PARTS OF THE EXERCISE
• a. Answer these questions from the forum thread on natural languages and programming:
(i) In which country did the writer addressing Ehud grow up?
(ii) According to that writer, what knowledge is more helpful for programming?
(iii) What does the final post say the 'graphic' or 'visual' languages seem to do with source code?
• b. Write out the passage of the forum thread on natural languages and programming from "I grew up in" up to and including "(i.e., do statistics).".
• c. Extend the forum thread on natural languages and programming, beginning after its last sentence.

DOCUMENT TEXT
Did anyone come across research about these issues?

Ehud,

I grew up in Malaysia, and Malaysians get to learn quite a few languages due to the racial mix. Offering myself as a data point, I don't think it is significant.

I find that knowledge of maths is more helpful, since programming is all about concepts like iteration, arrays, symbolic representation and notation.

I've got plenty of anecdotal evidence. We really need someone to investigate this "scientifically" (i.e., do statistics).

Like, how many languages you knew before starting programming, did it help (compared to other people?), how many you learned after, did it help (compared to the previous experience?), etc.

This is something I've been curious about recently. What there was a language that had NO text representation (not text-named variables, if/else statements, function names...)? What would it look like? Now I've seen a few examples of 'graphic' or 'visual' languages but they just seem to move source code on to a fancy window which allows you to connect text-statements using visual arrows (can't remember where I saw it).

(Recorded data)
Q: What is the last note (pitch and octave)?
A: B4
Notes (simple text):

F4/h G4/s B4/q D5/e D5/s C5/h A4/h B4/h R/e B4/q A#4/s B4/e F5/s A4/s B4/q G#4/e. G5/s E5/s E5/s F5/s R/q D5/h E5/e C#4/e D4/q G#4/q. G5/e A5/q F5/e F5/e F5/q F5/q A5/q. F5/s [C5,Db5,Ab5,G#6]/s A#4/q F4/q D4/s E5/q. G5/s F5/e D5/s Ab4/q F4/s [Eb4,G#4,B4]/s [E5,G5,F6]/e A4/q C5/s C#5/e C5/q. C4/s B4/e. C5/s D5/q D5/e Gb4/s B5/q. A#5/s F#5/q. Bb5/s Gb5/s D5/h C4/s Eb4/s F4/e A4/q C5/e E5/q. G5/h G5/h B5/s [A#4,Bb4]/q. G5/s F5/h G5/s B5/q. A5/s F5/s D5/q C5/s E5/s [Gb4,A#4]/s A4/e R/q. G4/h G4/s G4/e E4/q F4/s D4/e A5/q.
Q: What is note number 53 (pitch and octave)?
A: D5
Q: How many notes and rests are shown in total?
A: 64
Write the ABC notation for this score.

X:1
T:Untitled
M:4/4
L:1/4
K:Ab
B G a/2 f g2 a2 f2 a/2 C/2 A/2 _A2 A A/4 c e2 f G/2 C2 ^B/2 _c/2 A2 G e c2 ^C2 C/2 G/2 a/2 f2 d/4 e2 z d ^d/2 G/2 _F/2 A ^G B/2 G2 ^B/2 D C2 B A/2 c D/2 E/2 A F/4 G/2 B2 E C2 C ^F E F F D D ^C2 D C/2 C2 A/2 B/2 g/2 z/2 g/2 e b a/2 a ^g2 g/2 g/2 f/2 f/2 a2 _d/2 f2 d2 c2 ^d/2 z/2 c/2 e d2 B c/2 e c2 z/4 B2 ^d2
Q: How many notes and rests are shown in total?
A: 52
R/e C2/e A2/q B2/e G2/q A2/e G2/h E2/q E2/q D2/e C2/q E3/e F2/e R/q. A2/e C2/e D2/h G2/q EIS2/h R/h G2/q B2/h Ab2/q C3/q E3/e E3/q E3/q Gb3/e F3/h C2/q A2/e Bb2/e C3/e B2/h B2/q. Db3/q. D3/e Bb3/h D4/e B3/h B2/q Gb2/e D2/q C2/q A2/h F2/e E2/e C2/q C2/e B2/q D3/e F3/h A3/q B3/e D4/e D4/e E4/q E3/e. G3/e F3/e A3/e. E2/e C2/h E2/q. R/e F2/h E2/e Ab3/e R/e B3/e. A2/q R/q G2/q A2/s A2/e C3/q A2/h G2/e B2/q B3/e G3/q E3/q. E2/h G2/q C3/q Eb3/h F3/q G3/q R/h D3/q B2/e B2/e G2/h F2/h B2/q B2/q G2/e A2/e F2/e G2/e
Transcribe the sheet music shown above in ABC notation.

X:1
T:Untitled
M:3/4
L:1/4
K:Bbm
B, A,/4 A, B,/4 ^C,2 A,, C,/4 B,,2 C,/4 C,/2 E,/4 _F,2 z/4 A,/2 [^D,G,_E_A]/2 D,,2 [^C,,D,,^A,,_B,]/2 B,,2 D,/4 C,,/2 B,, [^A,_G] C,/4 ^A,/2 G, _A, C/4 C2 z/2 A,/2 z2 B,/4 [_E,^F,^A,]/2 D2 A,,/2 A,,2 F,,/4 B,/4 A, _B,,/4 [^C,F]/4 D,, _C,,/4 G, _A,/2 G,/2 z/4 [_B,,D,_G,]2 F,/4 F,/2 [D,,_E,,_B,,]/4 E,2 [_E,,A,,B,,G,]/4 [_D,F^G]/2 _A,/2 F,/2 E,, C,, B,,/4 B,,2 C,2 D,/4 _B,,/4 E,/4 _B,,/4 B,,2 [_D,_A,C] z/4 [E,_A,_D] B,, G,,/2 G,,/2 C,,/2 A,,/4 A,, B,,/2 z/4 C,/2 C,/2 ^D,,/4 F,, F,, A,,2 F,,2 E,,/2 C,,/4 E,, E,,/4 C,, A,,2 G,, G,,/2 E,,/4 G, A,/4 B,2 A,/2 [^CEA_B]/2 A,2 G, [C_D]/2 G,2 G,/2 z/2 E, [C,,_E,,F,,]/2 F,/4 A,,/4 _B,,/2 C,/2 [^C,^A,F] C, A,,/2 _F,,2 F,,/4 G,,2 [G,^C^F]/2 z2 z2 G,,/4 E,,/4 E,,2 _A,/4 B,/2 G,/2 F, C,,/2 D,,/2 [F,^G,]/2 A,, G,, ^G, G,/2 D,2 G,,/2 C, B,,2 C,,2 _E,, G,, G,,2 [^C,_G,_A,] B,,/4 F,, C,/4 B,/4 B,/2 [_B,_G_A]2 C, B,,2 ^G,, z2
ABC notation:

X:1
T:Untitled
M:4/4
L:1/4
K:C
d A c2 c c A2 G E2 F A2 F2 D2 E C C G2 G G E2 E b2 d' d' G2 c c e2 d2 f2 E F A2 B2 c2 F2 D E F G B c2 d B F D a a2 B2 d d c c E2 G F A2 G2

RESULTS FOR EACH TASK
• a.
(i) Malaysia.
(ii) Knowledge of maths.
(iii) They seem to move source code onto a fancy window that allows text statements to be connected using visual arrows.

• b.
I grew up in Malaysia, and Malaysians get to learn quite a few languages due to the racial mix. Offering myself as a data point, I don't think it is significant.

I find that knowledge of maths is more helpful, since programming is all about concepts like iteration, arrays, symbolic representation and notation.

I've got plenty of anecdotal evidence. We really need someone to investigate this "scientifically" (i.e., do statistics).

• c.
When I try to figure out what such a 'language' might look like, I invariably think in terms of trees, graphs, little icons, etc. I think we can be more imaginative. I suspect a visual language will require better ways of thinking about programming constructs (such as bananas, lenses, etc. paper). Another source of inspiration is Wolfram's New Kind of Science. In that book he seems to define 'algorithms' using a visual representation system (sorry, it has been a while since I scanned the book). Another idea is from 3D animation packages and how they allow 'key-framing.' In ther words, could we define insertion/deletion/update procedures on a B-Tree by 'drawing' the tree how it should be just after the application of a procedure, and let the computer figure out how to get there (obviuosly there has to be a limit to how much a computer can figure out). Any way, some quick thoughts regarding an interesting subject.

By the way, if there already ARE such system, I would love to have them pointed out. Thanks.

Wouter's languages are definitely visual. Aardappel is especially interesting, it's based on concurrent tree rewriting.

http://www.cs.bgu.ac.il/~shemeas/juks/

I personally think many of the so-called "graphical" languages are working at the wrong level of abstraction. At the lowest level, text really is the most economical form of communication. It's dense in a good way. Where graphical languages would be useful is at a slightly higher level. In fact, this is an area where I think that PL design can learn from DB design. Nobody writes a relationship diagram with pictures for tuple attributes. That would be just silly. At the lowest level of detail, it's all text. Where the graphics come in is to display the relationship between the different relations. And placing them spatially is more powerful than having to visualize them textually.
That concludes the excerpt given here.